**Document:**
>>>>>
STEVEN ALAN REISS (Gregory Silbert, David Yolkut, on the brief), Weil,
Gotshal & Manges LLP, New York, NY, for Defendant-Appellee.
CHARLES W. SCARBOROUGH , Appellate Staff (Michael S. Raab, Appellate
Staff, on the brief), for Tony West, Assistant Attorney General, U.S.
Department of Justice, Civil Division, Washington, DC; Jeannette Vargas,
Assistant United States Attorney, for Preet Bharara, United States
Attorney, Southern District of New York, New York, New York, for
Amicus Curiae the United States of America.
KATHERINE Y.K. CHEUNG (Rae T. Vann, on the brief), Norris, Tysse, Lampley
& Lakis, LLP, Washington, DC, for Amicus Curiae the Equal Employment
Advisory Council.
_______________
KATZMANN , Circuit Judge:
The Vietnam Era Veterans Readjustment Assistance Act (“VEVRAA”), 38 U.S.C. §
4212, requires contractors doing business with federal government entities to submit annual
2
reports to the Secretary of Labor providing information about the number of veterans employed
by the contractor (the “VETS-100 reports”). Plaintiff-Appellant Daniel Kirk brought this qui tam
action on behalf of the United States government under the False Claims Act (“FCA”), 31 U.S.C.
<<<<<
**The exercise:**
Print the part of the court opinion starting at "STEVEN ALAN REISS" and ending at "States of America.", word for word.

**Listing:**
>>>>>
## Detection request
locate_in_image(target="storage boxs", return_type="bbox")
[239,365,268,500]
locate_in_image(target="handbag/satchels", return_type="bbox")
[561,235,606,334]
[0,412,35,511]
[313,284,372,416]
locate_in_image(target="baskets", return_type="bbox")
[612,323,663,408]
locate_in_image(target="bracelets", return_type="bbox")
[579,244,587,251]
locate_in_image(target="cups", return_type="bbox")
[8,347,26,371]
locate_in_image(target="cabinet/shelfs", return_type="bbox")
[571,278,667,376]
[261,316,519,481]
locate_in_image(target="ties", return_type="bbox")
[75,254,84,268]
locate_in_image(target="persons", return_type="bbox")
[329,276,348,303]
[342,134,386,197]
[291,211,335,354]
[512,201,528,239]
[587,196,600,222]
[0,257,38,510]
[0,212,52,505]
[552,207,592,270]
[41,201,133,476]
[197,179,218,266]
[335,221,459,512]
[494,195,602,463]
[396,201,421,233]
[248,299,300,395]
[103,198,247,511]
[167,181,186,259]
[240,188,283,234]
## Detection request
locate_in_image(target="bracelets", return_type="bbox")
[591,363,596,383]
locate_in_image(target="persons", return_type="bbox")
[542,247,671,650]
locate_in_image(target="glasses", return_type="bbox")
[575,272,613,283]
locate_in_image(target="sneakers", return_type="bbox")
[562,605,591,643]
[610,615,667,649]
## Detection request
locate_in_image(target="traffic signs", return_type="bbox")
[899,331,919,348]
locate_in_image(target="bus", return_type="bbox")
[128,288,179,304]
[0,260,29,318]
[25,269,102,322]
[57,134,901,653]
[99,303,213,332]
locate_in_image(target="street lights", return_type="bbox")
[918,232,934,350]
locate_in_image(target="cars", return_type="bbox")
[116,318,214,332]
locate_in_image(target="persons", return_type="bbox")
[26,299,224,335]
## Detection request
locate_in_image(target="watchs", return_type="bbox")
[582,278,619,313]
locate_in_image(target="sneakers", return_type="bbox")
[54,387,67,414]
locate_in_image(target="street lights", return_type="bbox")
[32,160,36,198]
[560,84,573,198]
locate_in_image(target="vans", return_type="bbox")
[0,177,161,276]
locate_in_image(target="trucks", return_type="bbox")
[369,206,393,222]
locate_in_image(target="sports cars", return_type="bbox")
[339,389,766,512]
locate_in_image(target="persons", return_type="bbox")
<<<<<
**Response to the exercise:**
STEVEN ALAN REISS (Gregory Silbert, David Yolkut, on the brief), Weil,
Gotshal & Manges LLP, New York, NY, for Defendant-Appellee.
CHARLES W. SCARBOROUGH , Appellate Staff (Michael S. Raab, Appellate
Staff, on the brief), for Tony West, Assistant Attorney General, U.S.
Department of Justice, Civil Division, Washington, DC; Jeannette Vargas,
Assistant United States Attorney, for Preet Bharara, United States
Attorney, Southern District of New York, New York, New York, for
Amicus Curiae the United States of America.